Men's Health

Genome and immune indicators may help determine prostate most cancers sufferers at excessive danger of deadly penalties

Prostate cancer is one of the most common types of cancer in men in the United States. Every ninth man is diagnosed during his lifetime. When diagnosed, a patient's disease is graded from 1 to 5 based on aggressiveness, with 5 being the most aggressive. Individuals with Grade 4/5 disease are at greatest risk for poor outcomes or death from the disease. However, there are no immunological or genomic indicators that can help doctors determine the best course of treatment for this group of patients.

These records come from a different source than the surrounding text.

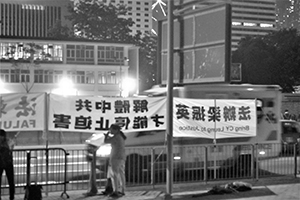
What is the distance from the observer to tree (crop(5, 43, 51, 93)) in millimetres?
50625

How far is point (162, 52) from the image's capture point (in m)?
11.8

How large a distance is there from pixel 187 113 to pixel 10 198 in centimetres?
491

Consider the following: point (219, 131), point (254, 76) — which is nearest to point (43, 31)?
point (254, 76)

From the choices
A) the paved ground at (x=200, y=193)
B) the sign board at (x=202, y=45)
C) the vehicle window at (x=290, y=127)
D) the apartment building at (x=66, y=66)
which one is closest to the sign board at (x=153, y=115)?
the sign board at (x=202, y=45)

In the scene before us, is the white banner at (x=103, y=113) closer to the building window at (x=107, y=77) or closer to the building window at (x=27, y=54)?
the building window at (x=27, y=54)

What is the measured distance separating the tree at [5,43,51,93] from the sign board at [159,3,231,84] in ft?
134

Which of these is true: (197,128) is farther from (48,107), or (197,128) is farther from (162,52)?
(48,107)

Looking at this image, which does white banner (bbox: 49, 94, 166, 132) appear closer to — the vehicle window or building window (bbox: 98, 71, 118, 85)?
the vehicle window

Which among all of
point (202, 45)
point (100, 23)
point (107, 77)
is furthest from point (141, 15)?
point (202, 45)

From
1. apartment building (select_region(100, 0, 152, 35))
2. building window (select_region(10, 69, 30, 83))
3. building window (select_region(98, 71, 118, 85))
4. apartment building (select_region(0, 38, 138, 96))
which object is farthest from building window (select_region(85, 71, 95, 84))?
apartment building (select_region(100, 0, 152, 35))

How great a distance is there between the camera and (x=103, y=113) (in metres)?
11.9

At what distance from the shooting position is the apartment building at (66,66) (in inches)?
2015

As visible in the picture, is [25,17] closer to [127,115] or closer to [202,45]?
[127,115]

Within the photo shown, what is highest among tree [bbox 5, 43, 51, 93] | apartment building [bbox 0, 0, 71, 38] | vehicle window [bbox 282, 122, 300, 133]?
apartment building [bbox 0, 0, 71, 38]
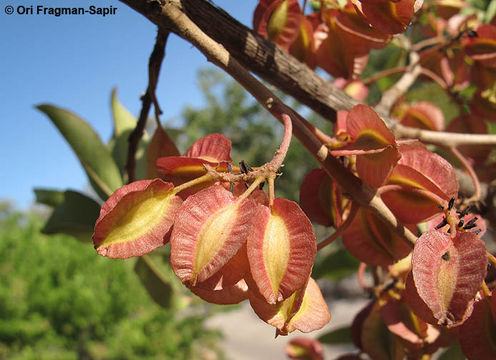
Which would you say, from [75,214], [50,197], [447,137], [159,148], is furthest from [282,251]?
[50,197]

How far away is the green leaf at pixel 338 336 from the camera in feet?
2.11

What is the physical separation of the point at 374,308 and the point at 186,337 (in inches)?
130

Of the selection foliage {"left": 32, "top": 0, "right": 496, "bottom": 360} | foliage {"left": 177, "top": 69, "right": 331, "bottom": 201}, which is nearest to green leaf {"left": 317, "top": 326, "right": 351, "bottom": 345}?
foliage {"left": 32, "top": 0, "right": 496, "bottom": 360}

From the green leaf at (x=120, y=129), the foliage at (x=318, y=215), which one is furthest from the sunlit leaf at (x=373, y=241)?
the green leaf at (x=120, y=129)

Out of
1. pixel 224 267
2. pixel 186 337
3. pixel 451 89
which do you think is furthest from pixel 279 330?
pixel 186 337

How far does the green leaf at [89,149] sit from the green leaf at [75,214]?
3 centimetres

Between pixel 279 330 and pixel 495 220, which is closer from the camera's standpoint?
pixel 279 330

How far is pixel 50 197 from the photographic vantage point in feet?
2.36

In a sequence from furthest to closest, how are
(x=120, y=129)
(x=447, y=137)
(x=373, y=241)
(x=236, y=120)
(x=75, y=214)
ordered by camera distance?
(x=236, y=120), (x=120, y=129), (x=75, y=214), (x=447, y=137), (x=373, y=241)

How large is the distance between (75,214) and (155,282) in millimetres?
180

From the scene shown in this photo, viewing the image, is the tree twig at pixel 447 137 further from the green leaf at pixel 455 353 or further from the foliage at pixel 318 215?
the green leaf at pixel 455 353

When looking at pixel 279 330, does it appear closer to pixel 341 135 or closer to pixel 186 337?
pixel 341 135

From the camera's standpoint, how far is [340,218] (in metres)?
0.34

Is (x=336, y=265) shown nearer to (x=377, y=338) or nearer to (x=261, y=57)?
(x=377, y=338)
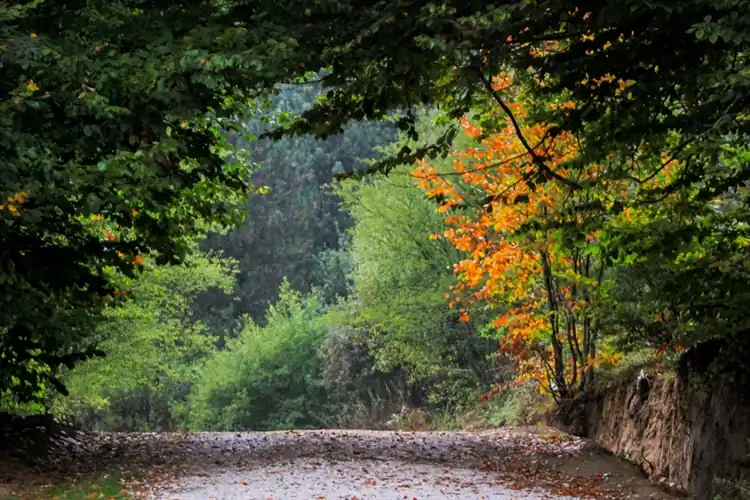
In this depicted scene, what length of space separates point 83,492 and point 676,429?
625cm

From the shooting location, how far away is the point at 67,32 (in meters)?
8.60

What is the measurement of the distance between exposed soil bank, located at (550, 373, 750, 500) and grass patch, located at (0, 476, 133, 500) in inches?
220

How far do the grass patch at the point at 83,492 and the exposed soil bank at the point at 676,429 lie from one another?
5591mm

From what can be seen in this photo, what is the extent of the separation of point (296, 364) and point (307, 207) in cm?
1563

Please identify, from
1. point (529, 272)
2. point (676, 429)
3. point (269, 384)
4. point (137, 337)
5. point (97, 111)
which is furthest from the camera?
point (269, 384)

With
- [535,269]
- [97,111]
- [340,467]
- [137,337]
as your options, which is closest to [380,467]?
[340,467]

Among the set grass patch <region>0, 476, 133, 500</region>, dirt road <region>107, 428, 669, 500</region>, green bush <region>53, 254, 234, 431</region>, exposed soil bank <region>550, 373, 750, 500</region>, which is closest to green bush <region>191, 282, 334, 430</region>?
green bush <region>53, 254, 234, 431</region>

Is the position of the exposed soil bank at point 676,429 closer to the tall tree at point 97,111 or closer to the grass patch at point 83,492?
the tall tree at point 97,111

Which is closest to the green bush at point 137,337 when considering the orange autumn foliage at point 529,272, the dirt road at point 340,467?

Researchers at the Moffitt Cancer Center, led by Kosj Yamoah, Ph.D., Associate Member and Director of Research on Cancer Differences in the Radiation Oncology and Cancer Epidemiology Departments, hope to change that. The team conducted studies to determine whether genomic heterogeneity in tumors from Grade 4/5 prostate cancer patients can be used to identify patient subgroups who are at greater risk of fatal outcomes and who may benefit from targeted treatment strategies. Their results were published in the journal European Urology.

Their studies focused on transcriptomic interactions between the Tumor Immune Content Score and the Decipher Score, a 22-gene classifier that provides a score that predicts the likelihood of cancer spreading. Researchers analyzed data from 8,071 prostate cancer patient samples of each grade of disease (6,071 prostatectomy and 2,000 previously untreated patients) in the registry of the Decipher Genomics Resource Information Database (GRID). Each patient sample was also given an immune content score (ICS), which was derived using the mean expression of 264 immune cell-specific genes.

The samples were divided into four different immunogenomic subgroups based on their results: ICS high / decryption high, ICS low / decryption high, ICS high / decryption low, and ICS low / decryption low. The researchers found that approximately 25% of all Grade 4/5 patient samples were in the ICS High / Decipher High subgroup.

The ICS-High / Decipher High patient samples were further examined for the association between immunogenomic subtypes and radiation response signatures. They found that the ICS High / Decipher High subgroup were genomically more sensitive to radiation, meaning that these tumors would respond well to radiation therapy. This subgroup also had a higher frequency of T cells and monocytes / macrophages. However, the research team says more research is needed to uncover the biological mechanisms behind this association.

Our results will help subtype aggressive prostate cancer patients who may benefit from combined immuno-radiotherapy modalities. "

Kosj Yamoah, M.D., Ph.D., Moffitt Cancer Center Researcher

Although the results may not be applicable to other tumor genome platforms at this time, the Decipher GRID platform is routinely used in clinical care nationwide and the results can be easily validated in various ongoing clinical trials and the promise of practice to change the near future.

Source:

H. Lee Moffitt Cancer Center & Research Institute

Journal reference:

Yamoah, K. et al. (2020) Novel transcriptomic interactions between immune content and genome classifier predict fatal outcomes in high-grade prostate cancer. European urology. doi.org/10.1016/j.eururo.2020.11.038.